Terrain d’entente
Les analystes de la télédétection de Canards Illimités Canada, les techniciens des Premières Nations et les Gardiens autochtones cartographient un nombre sidérant de milieux humides dans la forêt boréale des Territoires du Nord-Ouest. Ce mariage de la science et du savoir traditionnel trace l’avenir des communautés nordiques … et de la conservation.

En juillet, Paul Betsina a passé cinq jours dans un hélicoptère, en volant à si basse altitude qu’il a même cru qu’il pourrait « toucher la cime des arbres ». Après avoir, des jours durant à raison de six heures par jour, survolé le territoire, combattu le mal de l’air et enregistré des données sur un tableur dans un habitacle exigu, il est fatigué.

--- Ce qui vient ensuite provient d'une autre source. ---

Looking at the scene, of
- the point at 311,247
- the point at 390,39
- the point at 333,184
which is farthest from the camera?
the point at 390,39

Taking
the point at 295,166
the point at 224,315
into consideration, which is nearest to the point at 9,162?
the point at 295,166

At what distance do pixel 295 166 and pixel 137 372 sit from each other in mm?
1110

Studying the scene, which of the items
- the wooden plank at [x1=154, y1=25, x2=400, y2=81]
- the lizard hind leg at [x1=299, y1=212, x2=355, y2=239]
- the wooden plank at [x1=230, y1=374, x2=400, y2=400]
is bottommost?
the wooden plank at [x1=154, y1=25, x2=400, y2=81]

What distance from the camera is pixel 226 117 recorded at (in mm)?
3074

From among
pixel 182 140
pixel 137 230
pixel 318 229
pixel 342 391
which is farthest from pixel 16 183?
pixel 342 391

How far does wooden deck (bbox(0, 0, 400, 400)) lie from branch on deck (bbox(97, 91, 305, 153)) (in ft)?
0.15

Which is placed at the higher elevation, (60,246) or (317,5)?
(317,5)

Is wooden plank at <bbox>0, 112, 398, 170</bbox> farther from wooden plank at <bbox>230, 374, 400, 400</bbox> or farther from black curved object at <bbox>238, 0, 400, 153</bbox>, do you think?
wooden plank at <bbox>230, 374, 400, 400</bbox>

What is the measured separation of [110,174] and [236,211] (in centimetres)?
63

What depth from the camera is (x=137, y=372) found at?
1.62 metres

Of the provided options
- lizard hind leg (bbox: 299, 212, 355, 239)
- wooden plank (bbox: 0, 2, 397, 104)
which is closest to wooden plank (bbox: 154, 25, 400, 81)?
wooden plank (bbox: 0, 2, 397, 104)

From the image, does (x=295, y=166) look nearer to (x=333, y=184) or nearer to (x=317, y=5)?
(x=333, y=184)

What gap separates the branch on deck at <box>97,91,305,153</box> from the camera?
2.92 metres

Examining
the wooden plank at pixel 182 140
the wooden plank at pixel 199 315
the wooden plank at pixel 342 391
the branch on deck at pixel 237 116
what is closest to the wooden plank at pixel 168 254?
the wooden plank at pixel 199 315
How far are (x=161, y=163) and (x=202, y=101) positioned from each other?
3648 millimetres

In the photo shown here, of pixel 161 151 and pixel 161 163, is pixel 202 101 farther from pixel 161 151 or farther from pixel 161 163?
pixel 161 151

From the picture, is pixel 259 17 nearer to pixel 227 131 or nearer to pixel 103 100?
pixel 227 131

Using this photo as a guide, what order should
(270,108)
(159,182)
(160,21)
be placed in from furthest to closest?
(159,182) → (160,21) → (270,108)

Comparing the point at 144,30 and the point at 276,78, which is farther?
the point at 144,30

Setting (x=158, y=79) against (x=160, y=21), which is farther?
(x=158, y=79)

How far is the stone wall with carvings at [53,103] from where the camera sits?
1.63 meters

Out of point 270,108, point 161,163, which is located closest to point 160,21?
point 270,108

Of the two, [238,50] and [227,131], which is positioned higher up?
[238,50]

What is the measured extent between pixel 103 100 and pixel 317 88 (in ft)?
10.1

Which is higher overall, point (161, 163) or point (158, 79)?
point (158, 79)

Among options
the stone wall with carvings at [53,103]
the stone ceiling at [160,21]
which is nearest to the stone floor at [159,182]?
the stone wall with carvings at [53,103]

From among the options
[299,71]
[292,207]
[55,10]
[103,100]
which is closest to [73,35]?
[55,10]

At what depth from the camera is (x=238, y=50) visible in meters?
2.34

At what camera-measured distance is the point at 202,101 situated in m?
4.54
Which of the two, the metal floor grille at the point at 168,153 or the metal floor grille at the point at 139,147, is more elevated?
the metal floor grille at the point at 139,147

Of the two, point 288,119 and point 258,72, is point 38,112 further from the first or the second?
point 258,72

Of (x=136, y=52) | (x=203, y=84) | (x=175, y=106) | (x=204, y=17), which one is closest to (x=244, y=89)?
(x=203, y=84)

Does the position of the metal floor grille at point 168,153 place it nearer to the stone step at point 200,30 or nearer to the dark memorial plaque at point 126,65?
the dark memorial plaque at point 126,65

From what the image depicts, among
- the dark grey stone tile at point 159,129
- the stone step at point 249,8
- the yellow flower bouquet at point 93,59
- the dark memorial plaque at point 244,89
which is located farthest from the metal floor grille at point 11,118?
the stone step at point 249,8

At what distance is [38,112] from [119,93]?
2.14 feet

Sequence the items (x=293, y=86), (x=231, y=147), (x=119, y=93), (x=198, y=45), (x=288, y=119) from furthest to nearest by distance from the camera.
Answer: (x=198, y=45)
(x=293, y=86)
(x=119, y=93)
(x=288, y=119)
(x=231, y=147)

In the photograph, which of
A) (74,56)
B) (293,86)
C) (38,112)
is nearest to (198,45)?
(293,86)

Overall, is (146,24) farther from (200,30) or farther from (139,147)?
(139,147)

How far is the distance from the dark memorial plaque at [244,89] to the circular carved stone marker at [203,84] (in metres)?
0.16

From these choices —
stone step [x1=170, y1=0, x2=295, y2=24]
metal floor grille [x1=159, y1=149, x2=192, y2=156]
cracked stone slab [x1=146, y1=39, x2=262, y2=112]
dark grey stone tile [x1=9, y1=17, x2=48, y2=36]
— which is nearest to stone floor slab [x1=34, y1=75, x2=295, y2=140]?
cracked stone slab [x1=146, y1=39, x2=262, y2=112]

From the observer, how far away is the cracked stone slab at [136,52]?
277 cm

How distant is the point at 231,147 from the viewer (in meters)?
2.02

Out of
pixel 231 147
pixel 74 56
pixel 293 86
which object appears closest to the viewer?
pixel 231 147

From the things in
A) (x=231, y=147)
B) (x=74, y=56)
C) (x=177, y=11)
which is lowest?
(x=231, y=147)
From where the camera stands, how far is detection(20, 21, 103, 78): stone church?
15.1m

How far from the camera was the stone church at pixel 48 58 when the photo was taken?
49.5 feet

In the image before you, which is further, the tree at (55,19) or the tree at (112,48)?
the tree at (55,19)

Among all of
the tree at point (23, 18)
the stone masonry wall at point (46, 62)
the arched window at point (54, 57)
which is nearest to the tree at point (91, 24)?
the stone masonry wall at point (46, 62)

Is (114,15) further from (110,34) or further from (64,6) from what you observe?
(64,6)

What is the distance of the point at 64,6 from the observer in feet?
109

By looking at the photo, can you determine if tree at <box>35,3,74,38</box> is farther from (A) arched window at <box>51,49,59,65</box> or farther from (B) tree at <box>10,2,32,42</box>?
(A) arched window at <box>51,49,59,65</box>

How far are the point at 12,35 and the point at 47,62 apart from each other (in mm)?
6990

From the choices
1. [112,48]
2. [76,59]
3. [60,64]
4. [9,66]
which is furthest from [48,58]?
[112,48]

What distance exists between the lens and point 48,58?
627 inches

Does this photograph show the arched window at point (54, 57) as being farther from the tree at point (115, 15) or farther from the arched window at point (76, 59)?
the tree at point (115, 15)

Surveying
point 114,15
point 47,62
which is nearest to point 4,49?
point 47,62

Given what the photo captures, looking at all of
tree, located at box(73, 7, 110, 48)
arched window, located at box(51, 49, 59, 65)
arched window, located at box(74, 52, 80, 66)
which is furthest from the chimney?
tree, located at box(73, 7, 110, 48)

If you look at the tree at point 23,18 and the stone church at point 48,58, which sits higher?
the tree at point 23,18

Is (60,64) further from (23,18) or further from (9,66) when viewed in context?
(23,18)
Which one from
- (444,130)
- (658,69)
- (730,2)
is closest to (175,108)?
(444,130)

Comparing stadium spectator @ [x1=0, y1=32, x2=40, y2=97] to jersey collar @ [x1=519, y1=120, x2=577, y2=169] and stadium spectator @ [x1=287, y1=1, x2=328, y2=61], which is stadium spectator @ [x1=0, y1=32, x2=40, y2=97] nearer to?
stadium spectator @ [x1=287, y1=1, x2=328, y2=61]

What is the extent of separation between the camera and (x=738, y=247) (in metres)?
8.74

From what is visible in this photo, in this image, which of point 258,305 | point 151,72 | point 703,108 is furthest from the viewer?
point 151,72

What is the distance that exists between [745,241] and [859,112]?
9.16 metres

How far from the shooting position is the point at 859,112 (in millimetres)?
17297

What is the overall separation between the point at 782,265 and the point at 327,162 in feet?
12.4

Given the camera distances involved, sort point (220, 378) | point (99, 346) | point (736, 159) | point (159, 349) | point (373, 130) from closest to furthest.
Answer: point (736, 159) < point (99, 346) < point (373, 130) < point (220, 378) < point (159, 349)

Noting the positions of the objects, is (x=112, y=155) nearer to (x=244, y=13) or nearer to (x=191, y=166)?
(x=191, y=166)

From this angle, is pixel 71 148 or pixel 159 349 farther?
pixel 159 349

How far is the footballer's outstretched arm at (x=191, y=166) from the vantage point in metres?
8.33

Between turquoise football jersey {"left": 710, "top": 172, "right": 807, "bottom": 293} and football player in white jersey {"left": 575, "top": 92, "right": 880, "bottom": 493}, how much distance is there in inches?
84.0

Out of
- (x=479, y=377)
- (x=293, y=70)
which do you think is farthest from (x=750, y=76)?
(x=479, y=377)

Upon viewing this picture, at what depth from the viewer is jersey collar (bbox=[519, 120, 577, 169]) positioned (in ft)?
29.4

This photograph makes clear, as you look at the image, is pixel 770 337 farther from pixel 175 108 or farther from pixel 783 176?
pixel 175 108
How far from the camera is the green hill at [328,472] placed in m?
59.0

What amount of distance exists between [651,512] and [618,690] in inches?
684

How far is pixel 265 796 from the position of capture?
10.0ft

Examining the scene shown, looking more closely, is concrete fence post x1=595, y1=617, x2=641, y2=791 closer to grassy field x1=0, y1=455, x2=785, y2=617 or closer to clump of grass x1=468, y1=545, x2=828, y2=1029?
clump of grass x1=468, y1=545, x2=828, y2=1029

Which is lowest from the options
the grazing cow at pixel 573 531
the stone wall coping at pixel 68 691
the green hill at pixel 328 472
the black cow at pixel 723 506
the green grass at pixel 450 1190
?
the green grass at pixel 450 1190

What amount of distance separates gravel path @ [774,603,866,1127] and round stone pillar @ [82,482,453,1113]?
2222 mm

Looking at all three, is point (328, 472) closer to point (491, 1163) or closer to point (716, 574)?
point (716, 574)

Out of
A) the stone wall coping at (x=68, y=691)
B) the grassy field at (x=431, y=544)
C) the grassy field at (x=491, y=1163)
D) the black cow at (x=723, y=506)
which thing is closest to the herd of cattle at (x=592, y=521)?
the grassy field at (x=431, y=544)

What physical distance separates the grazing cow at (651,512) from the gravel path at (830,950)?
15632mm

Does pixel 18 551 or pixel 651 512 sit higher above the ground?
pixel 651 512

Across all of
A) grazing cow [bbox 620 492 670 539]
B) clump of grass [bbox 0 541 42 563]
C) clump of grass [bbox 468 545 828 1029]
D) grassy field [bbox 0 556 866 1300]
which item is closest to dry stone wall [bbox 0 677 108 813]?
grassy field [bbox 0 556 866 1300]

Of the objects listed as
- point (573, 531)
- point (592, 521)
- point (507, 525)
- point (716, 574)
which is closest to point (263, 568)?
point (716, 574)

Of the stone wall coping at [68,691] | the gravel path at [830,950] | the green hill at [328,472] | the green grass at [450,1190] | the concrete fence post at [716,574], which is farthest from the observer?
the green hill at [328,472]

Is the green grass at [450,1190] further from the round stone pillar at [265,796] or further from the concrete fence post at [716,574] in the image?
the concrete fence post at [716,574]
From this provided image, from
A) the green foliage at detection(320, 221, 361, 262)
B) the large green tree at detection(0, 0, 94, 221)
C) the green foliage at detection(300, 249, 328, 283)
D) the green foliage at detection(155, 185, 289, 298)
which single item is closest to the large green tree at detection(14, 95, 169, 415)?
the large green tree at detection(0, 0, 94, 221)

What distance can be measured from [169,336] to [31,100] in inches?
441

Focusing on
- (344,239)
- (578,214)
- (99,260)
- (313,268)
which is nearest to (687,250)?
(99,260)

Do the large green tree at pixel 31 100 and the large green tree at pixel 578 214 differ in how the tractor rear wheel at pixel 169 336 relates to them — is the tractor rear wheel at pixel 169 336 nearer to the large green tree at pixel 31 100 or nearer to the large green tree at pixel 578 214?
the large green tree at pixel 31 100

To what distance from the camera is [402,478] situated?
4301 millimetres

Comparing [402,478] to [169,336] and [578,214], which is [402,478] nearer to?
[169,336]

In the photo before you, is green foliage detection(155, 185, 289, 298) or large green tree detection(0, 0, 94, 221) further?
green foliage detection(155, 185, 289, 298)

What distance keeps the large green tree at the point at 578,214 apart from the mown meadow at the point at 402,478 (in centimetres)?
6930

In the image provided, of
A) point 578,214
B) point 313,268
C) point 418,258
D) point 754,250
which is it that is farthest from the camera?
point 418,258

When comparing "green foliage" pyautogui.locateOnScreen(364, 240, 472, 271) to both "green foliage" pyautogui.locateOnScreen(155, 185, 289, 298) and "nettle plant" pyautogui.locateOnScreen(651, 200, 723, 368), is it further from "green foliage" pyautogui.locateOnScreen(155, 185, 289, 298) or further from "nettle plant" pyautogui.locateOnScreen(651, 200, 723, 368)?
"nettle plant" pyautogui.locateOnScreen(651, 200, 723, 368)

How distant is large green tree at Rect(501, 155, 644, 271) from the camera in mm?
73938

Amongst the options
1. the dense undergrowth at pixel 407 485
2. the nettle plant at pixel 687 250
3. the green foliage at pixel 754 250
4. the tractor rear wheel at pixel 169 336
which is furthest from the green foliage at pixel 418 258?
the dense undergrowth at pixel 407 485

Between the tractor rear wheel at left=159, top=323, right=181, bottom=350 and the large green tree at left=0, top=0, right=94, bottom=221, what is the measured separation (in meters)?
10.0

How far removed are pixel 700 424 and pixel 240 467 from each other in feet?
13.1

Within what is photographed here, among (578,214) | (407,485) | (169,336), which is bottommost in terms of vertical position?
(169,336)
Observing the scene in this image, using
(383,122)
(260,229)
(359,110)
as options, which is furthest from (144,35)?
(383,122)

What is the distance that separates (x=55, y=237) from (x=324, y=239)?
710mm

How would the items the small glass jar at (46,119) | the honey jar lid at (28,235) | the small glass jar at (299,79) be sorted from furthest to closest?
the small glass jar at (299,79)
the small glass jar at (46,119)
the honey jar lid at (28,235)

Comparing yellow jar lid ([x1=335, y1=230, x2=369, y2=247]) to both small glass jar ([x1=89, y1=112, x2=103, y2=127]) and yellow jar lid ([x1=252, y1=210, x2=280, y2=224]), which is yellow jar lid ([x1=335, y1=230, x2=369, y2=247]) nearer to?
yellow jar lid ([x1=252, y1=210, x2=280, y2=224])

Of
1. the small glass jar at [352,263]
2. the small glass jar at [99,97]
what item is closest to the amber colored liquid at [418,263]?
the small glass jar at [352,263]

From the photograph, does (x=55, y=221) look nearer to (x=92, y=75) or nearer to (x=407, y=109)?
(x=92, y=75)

Aujourd’hui, il est heureux d’être rentré à Yellowknife et de pouvoir consacrer du temps à ses trois enfants, en plus de reprendre son travail de soudeur.
Paul Betsina, membre de la Première Nation des Dénés Couteaux-Jaunes, faisait partie d’une équipe déléguée sur le terrain pour relever et cartographier les milieux humides de la forêt boréale d’Akaitcho Néné, là où vivent quatre Premières Nations dénées. Le territoire s’étire depuis les plaines alcalines du sud jusqu’aux lacs, aux rochers et aux épinettes avant de se perdre dans la toundra dénudée d’arbres.
M. Betsina est fier de ce projet pilote, qui allie à la science sa connaissance du territoire — et celle de son peuple. Lorsqu’il sera terminé, ce projet permettra à sa communauté de prendre des décisions en connaissance de cause dans l’aménagement du territoire. Et il y a fort à faire : ce territoire s’étend sur 31 millions d’hectares.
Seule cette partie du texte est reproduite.